My only complaint is that by mixing the IPON blitz ratings with the other slower rating lists, you can get distortion, and also the mere fact that IPON can play more games due to the faster time limit gives the IPON ratings too much weight. I wonder if you would consider publishing an alternate list that had a minimum time limit of 40/20' or the equivalent? Then people could decide for themselves if they wanted the larger samples that including blitz games gives, or wanted the purity of only longer time control games. Or they could consider both lists and take the average.
I would second Jon's idea. For example, there is a "loop" in the list with 2 games. One simple way to cull would be requiring 100 games or something similar to make sure it is not just noise...

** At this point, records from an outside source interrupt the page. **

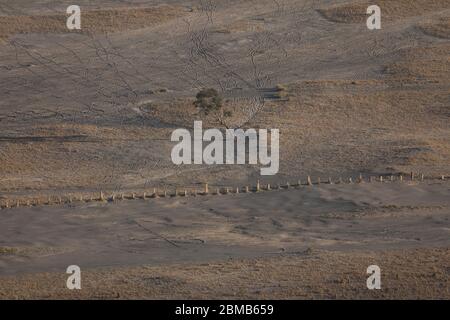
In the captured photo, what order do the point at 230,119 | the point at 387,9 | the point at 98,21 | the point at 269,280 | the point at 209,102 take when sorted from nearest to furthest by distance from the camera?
1. the point at 269,280
2. the point at 209,102
3. the point at 230,119
4. the point at 98,21
5. the point at 387,9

I have another proposal, to address what I consider the most significant potential bias of the list. I'm referring to the fact that the list automatically underweights longer time limit games simply because fewer can be played. There are "universal" rating lists for human games (in Germany at least) based on the notion that some fairly slow time limit is considered standard, and that all faster games can still be rated, but only with a weighting in proportion to the time limit of "standard" games. So for example if game in one hour is standard, then game in five minutes can be rated, but each such game gets only 1/12 the weight of a standard game. In this manner, a tournament gets the same weight for a given amount of total playing time, regardless of whether they play 5 slow games or 60 blitz games in the same time. This seems fair to me, and counteracts the overweighting of blitz.

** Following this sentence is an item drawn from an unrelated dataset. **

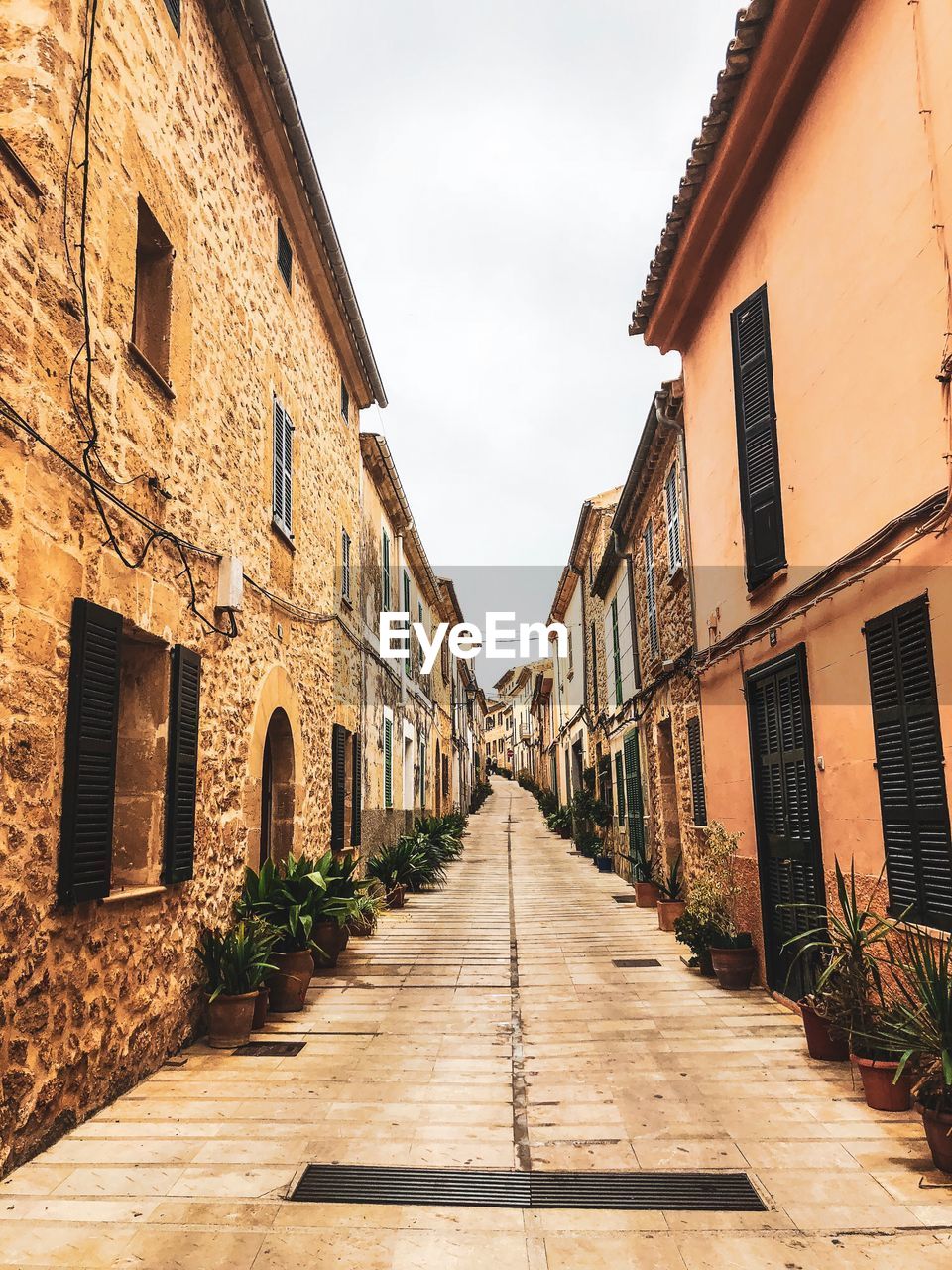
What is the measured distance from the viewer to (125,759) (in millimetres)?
5527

I think you could do the same here. Of course some judgments would need to be made, such as equating 40/20' with 20' + 10" increment, for example. Also unequal hardware must be allowed for, and testing with ponder on should count something like 1.3 times as much as with ponder off, based on a 30% ponder hit rate. So the person in charge of the list must make some tough calls, but they only need be made at the beginning, unless a new list is added or a list changes its conditions. Once the weighting is decided, it is no more work than the present system.
As a matter of disclosure, I should say that since I believe that the overweighting of blitz hurts Komodo relative to Houdini and Critter, I would benefit from anything that corrects for it. If as some claim there is no difference in scaling among these programs, then there should be no objection from them. But regardless, I think it is the right way to do it.

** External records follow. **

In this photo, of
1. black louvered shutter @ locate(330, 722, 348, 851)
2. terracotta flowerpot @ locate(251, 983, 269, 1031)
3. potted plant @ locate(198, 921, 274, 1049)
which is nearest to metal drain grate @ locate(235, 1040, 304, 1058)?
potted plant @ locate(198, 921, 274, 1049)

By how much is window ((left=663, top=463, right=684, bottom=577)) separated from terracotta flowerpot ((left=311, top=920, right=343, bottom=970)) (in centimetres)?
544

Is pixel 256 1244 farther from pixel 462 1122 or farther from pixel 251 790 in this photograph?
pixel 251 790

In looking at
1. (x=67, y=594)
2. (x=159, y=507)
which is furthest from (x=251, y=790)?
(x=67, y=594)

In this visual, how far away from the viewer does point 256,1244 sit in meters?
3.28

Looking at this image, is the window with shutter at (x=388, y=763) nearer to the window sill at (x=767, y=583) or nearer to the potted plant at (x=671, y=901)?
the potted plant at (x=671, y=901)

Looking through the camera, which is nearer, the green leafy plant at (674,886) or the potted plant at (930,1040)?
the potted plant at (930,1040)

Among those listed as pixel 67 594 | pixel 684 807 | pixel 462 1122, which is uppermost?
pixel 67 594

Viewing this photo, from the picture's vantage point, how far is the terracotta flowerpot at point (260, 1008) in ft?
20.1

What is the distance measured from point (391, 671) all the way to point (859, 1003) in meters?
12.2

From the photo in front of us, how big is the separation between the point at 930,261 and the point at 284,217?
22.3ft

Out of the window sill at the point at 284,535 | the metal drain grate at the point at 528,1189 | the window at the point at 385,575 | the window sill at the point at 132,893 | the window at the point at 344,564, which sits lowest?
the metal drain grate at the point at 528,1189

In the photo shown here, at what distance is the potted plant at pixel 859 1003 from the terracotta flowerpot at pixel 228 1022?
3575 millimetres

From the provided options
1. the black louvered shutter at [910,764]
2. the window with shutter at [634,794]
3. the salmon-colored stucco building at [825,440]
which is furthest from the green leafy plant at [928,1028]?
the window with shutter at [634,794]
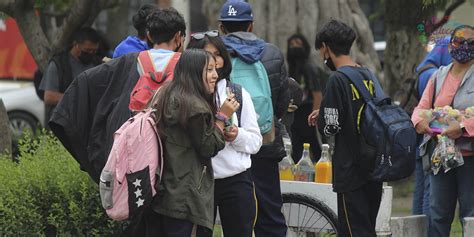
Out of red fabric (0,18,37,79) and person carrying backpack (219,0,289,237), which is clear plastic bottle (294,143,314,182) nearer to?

A lot of work and no doubt done for good reasons but I started my list years ago and made it public later exactly because I was unhappy with the established lists. Now you throw everything in a pot and stirr it. I have some doubt that the outcome is any good.
Even if I know that I can't stop you from doing it I would rather like to have the IPON games not in that list - it makes simply no sence to mix ALL that different conditions.
A lot of work and no doubt done for good reasons but I started my list years ago and made it public later exactly because I was unhappy with the established lists. Now you throw everything in a pot and stirr it. I have some doubt that the outcome is any good.
Even if I know that I can't stop you from doing it I would rather like to have the IPON games not in that list - it makes simply no sence to mix ALL that different conditions.
Thx
Ingo
No harm in what he's doing Ingo and a lot of people seem to appreciate it.
Ipon is still Ipon regardless, so nothing to worry about here really.
We wouldn't like it if certain engine authors objected to particular rating lists including their engine. Just an anology.